=== SOURCE EXTRACT ===
· · ·
Europe faces IT skills crunch

Jul 22 2005 by Brian Amble Print This Article

Europe faces an IT skills shortage as accelerating retirement rates, a decline in the number of IT graduates and changing skills requirements collide with growing demand for specialists with more business-oriented profiles.

A report by Forrester Research argues that while the educational system should be able to produce the growing numbers of IT/business analysts, architects, enterprise program managers, and vendor managers that business needs in coming years, this will take too long to meet increasing demand from employers.

"Other sources of talent, such as service providers, also need staff with technical skills and the lack of new IT graduates gives them cause for concern, too," said Richard Peynot, Senior Analyst at Forrester Research.

"All the evidence indicates that Europe faces a serious risk of a shortage of IT skills and Forrester believes that companies need to take action now to support long-term IT competency needs and to pay close attention to the implications of renewed competition for the best talents."

Simply hiring more staff is not the answer, the report warns, because Europe's education system is not producing technically-savvy graduates who also have skills in areas such as business, management, finance, architecture, and contracts.

Indeed, nine out of 10 of the companies surveyed for the report said that the educational system is failing to adapt rapidly enough to meet these new challenges.
· · ·
=== SUPPLIED MATERIAL ===
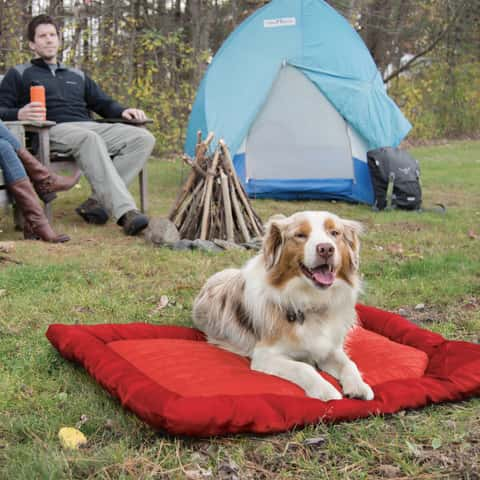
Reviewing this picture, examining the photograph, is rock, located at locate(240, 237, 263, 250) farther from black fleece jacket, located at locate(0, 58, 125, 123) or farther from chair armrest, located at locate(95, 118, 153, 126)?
black fleece jacket, located at locate(0, 58, 125, 123)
· · ·
=== YOUR INSTRUCTIONS ===
Answer these questions from the article on Europe's IT skills crunch:
(a) Which firm produced the report?
(b) What position does Richard Peynot hold?
(c) What share of the surveyed companies said the educational system is failing to adapt rapidly enough?

=== WRITTEN SOLUTION ===
(a) Forrester Research
(b) Senior Analyst at Forrester Research
(c) Nine out of 10